(Collected data)
···
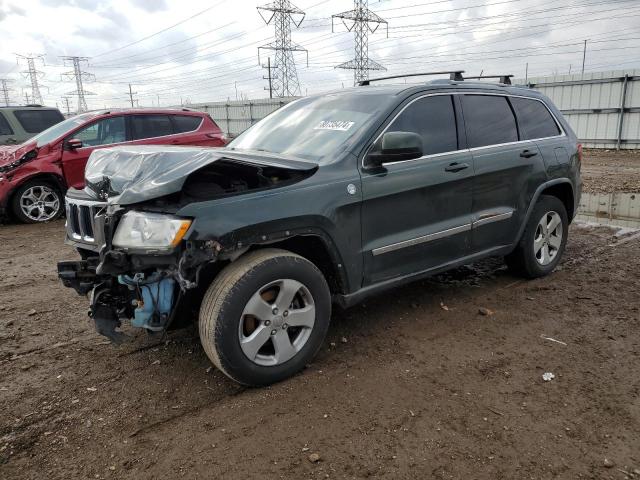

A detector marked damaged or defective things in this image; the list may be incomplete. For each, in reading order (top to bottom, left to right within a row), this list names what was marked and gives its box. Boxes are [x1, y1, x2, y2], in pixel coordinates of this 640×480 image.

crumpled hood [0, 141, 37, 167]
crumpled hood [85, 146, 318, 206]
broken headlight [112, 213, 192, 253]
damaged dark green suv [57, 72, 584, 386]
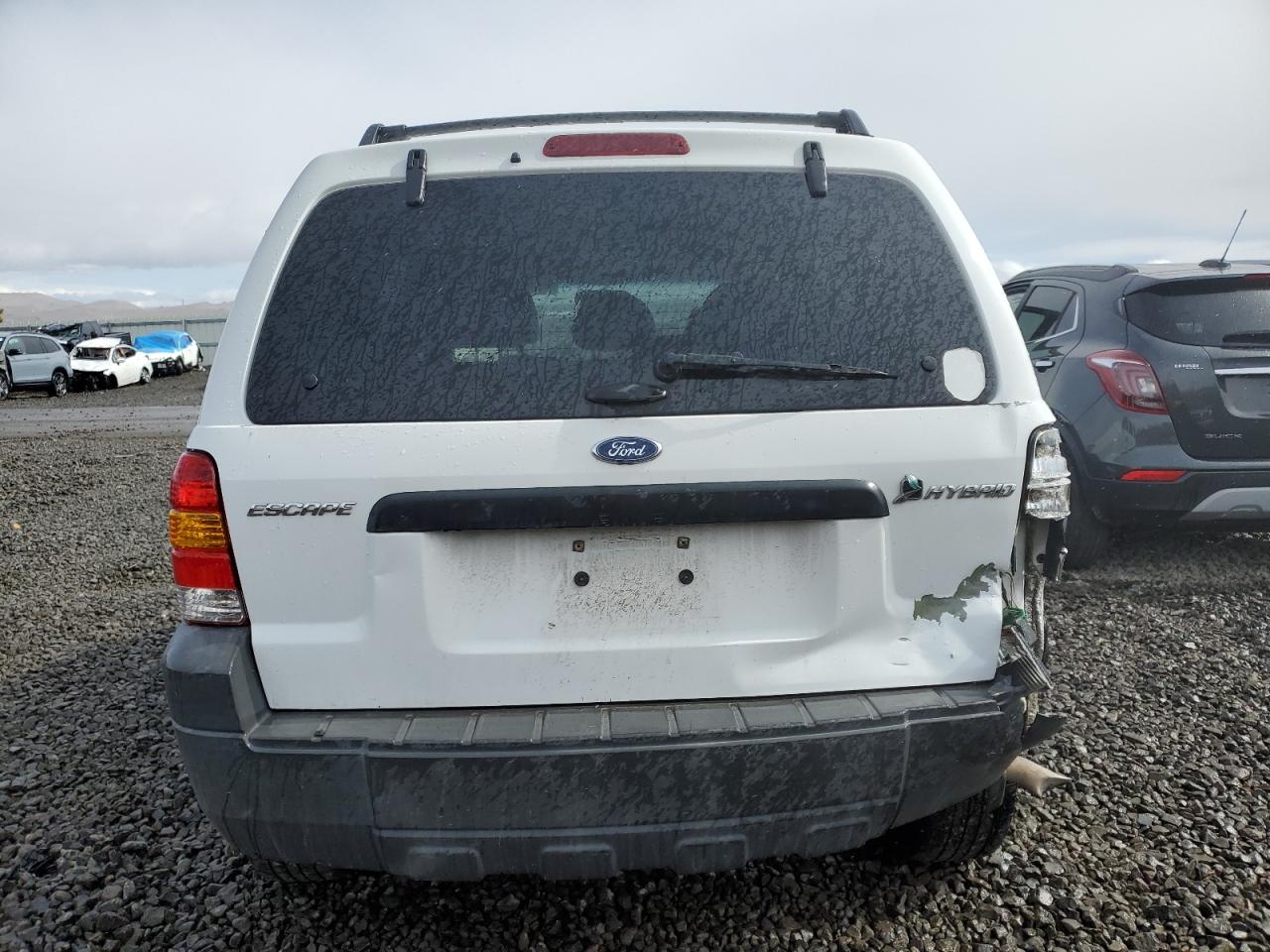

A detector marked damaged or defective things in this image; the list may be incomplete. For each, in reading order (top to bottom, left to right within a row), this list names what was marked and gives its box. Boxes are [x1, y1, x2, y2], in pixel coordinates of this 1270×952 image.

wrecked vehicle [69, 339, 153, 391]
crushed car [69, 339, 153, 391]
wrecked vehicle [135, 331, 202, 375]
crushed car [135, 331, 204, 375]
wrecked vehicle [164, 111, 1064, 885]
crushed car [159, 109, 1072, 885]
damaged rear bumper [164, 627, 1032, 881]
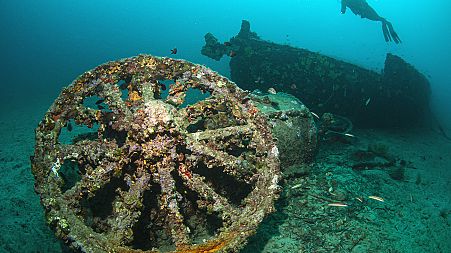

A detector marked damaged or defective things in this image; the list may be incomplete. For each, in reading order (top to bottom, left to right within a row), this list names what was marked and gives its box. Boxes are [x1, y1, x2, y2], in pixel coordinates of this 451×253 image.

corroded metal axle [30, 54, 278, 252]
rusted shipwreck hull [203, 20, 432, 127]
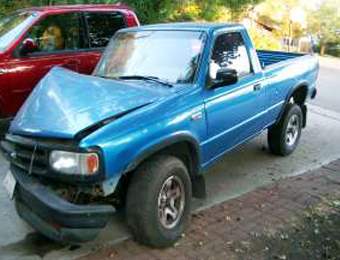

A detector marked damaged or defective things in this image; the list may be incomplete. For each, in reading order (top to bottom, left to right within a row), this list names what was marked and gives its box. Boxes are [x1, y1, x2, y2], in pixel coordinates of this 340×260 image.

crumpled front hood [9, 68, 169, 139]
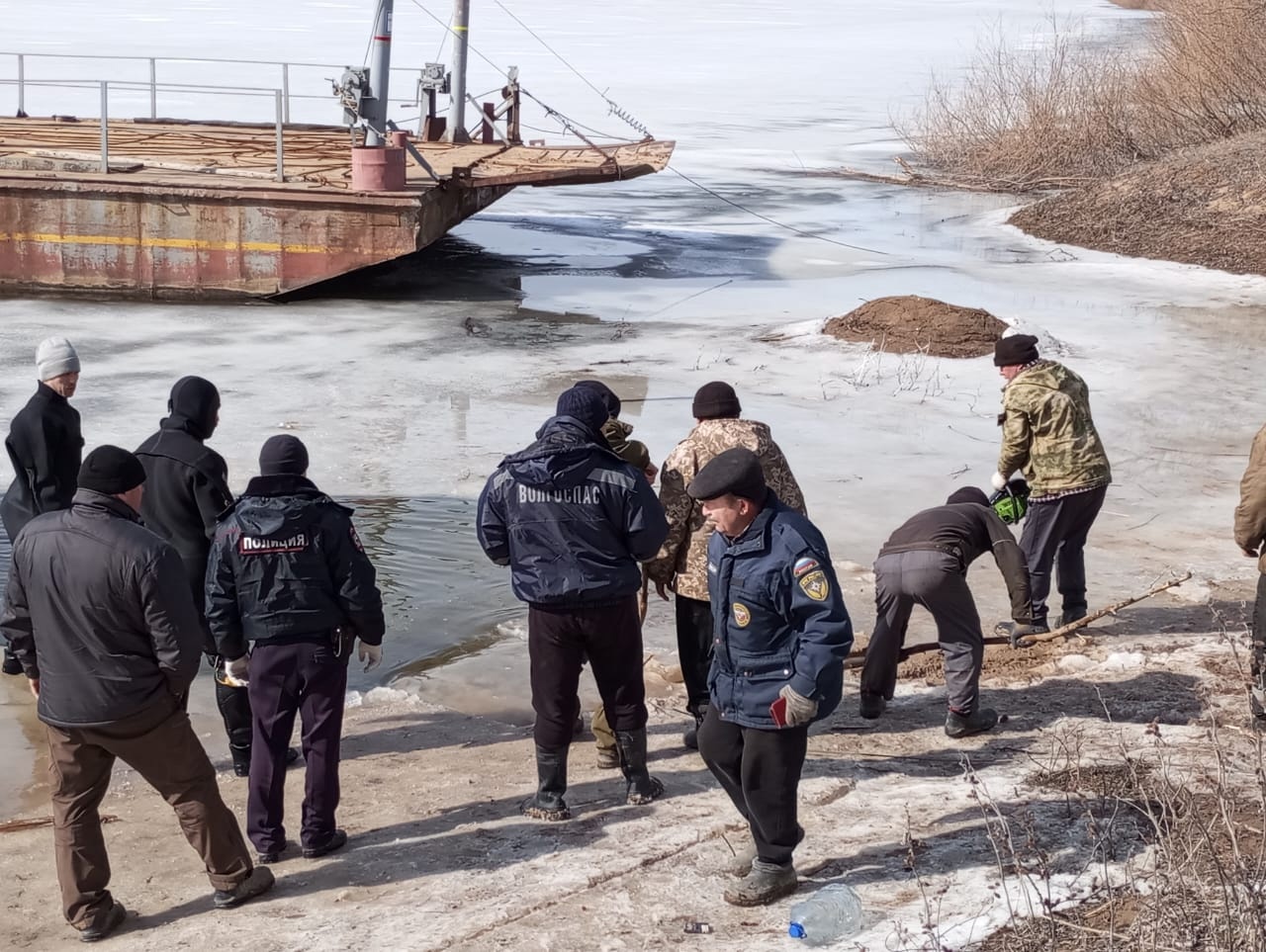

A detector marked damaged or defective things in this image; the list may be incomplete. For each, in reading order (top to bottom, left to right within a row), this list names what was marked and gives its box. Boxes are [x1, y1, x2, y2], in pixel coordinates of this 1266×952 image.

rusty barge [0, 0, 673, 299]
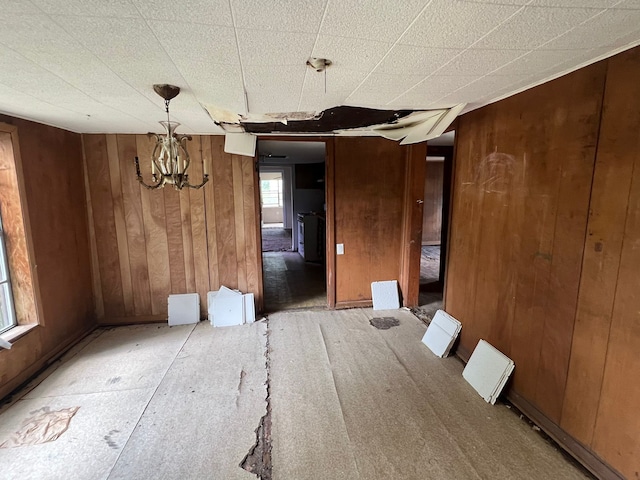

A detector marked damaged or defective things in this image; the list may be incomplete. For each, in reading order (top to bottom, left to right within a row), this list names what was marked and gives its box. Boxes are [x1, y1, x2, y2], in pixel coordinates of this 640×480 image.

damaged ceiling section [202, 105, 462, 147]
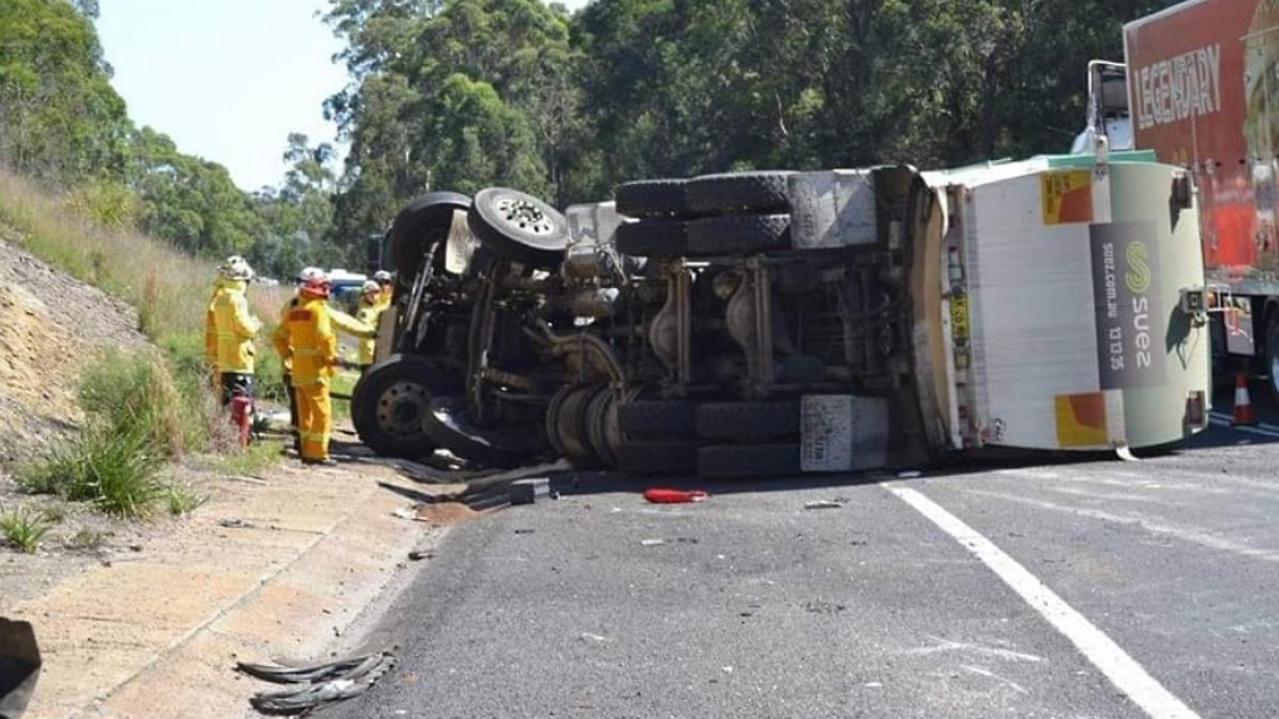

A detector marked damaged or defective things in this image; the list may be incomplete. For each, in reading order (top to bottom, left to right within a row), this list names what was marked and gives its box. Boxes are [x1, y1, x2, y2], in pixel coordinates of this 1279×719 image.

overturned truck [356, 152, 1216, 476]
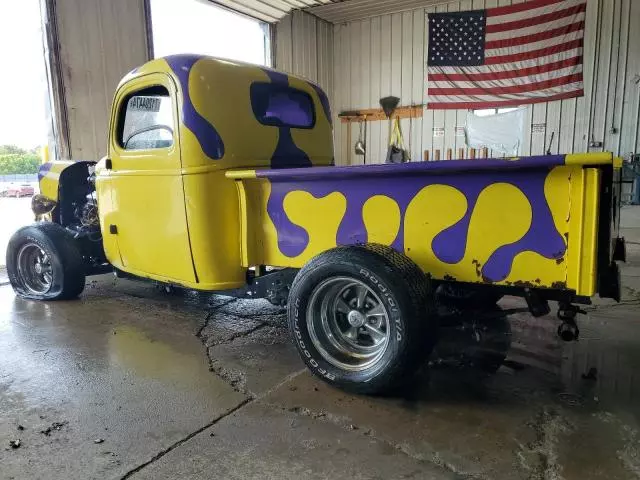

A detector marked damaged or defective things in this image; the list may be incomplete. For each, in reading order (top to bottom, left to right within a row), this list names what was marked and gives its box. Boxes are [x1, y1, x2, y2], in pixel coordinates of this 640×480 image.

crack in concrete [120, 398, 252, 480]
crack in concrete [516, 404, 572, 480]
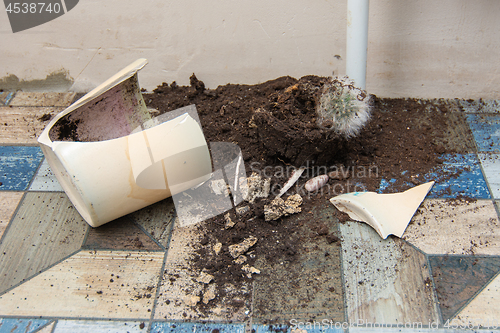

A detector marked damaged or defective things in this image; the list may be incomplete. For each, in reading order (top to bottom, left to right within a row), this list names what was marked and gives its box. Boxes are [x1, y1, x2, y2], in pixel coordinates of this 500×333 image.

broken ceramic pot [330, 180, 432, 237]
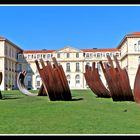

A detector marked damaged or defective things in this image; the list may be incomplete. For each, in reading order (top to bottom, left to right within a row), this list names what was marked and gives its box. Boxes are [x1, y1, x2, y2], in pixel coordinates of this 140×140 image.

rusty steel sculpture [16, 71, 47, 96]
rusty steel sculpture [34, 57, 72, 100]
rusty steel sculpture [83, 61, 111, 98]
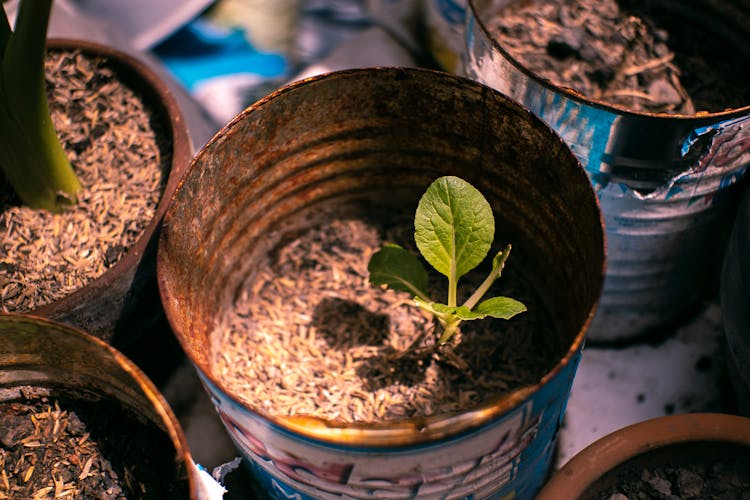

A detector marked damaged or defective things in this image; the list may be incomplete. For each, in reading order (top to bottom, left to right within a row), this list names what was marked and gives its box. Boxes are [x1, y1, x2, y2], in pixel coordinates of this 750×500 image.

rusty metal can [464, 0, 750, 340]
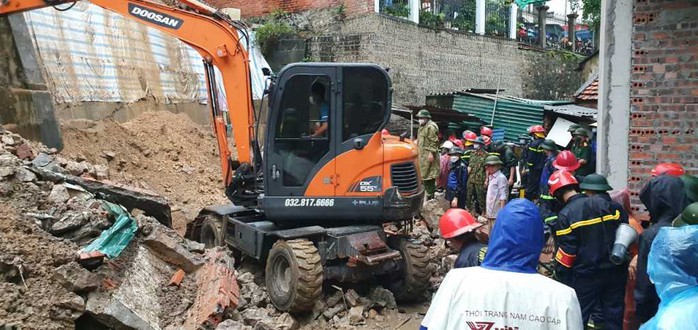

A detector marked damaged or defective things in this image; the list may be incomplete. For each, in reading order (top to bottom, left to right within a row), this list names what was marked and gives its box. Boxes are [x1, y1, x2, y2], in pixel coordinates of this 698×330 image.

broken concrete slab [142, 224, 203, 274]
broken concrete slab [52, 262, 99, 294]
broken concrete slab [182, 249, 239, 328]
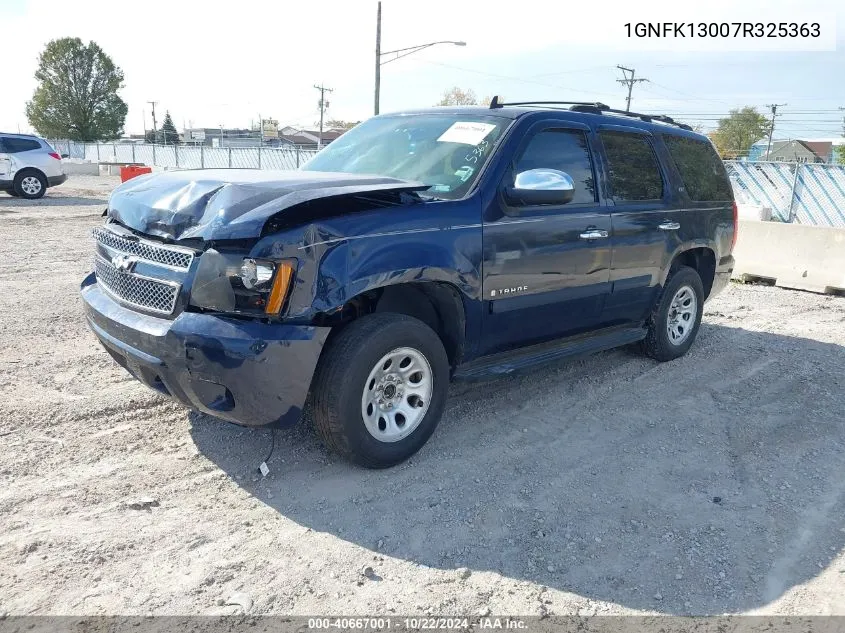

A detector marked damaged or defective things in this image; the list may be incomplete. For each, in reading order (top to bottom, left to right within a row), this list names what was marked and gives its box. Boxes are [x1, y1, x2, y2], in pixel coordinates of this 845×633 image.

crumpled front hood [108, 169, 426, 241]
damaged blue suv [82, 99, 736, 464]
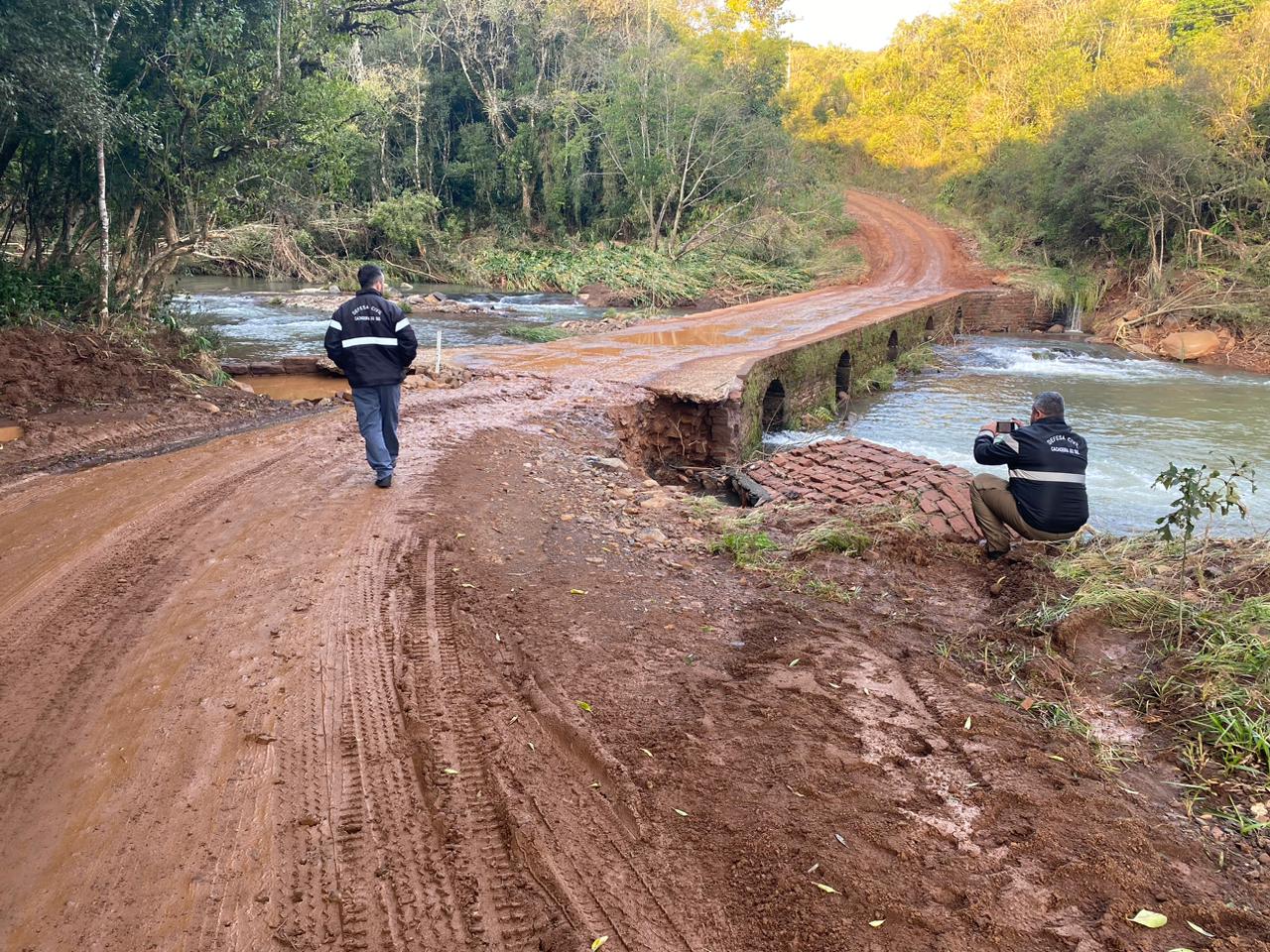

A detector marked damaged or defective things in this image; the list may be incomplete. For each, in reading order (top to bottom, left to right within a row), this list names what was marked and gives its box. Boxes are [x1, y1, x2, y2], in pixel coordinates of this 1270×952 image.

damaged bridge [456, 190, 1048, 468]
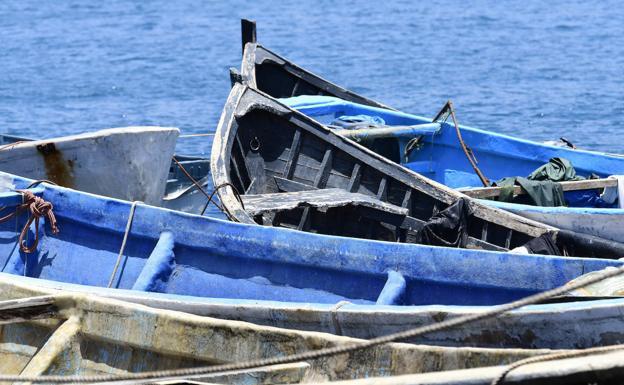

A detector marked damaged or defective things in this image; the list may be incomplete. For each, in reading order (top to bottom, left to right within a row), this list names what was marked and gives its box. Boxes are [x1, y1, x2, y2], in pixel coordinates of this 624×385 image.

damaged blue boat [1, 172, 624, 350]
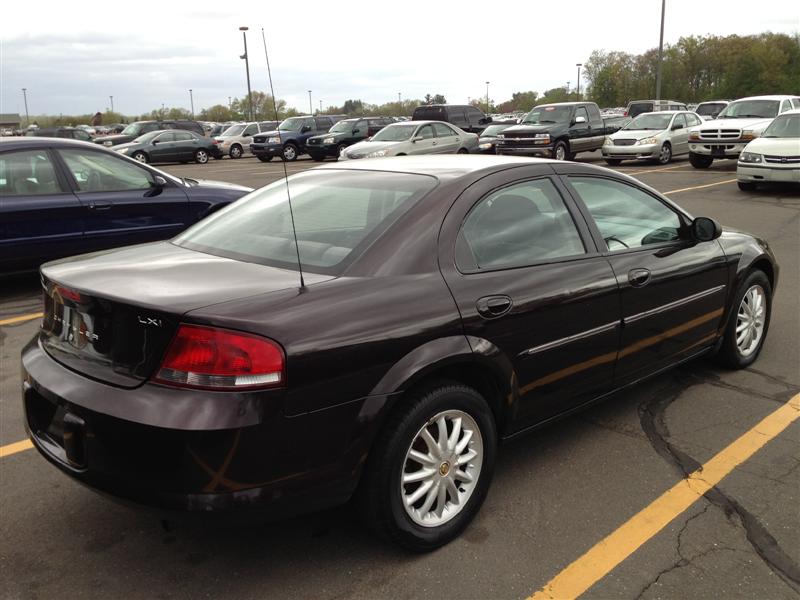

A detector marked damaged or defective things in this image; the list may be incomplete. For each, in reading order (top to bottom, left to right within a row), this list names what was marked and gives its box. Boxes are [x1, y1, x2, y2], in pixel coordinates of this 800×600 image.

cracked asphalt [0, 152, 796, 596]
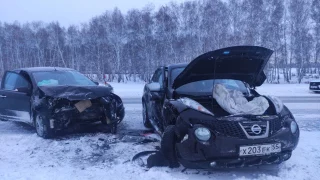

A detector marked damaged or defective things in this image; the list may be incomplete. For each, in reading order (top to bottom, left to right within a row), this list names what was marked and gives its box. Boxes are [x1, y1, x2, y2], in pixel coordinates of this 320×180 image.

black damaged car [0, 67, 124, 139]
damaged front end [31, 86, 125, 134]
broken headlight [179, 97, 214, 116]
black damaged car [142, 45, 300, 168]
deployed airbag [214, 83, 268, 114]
···
• **HOW TO COMPLETE THIS TASK**:
Retype exactly, and only, the lines from the one containing "this 624×385 image." through the end of the records above. Pictures stay out of the copy.

• **WRITTEN RESPONSE**:
A detector marked damaged or defective things in this image; the list may be incomplete. For each, in reading order (top to bottom, left to right within a row), this list names what was marked and gives its box. Boxes are [x1, y1, x2, y2], in pixel coordinates of this 624×385 image.

damaged blue boat [1, 172, 624, 350]

A detector marked damaged or defective things in this image; the list may be incomplete. For each, in reading order (top to bottom, left to right within a row), this list names what was marked and gives its box. Boxes are [x1, y1, x2, y2], in pixel coordinates of this 800×600 image.

cracked asphalt [0, 152, 796, 596]

A detector marked damaged or defective things in this image; the list may be incomplete. For each, in reading order (top to bottom, left to right within a row), this list names what was marked and gives its box. Boxes are [x1, y1, x2, y2], in pixel coordinates of this 320×180 image.

black damaged car [0, 67, 124, 139]
damaged front end [31, 86, 125, 134]
broken headlight [179, 97, 214, 116]
black damaged car [142, 45, 300, 168]
deployed airbag [214, 83, 268, 114]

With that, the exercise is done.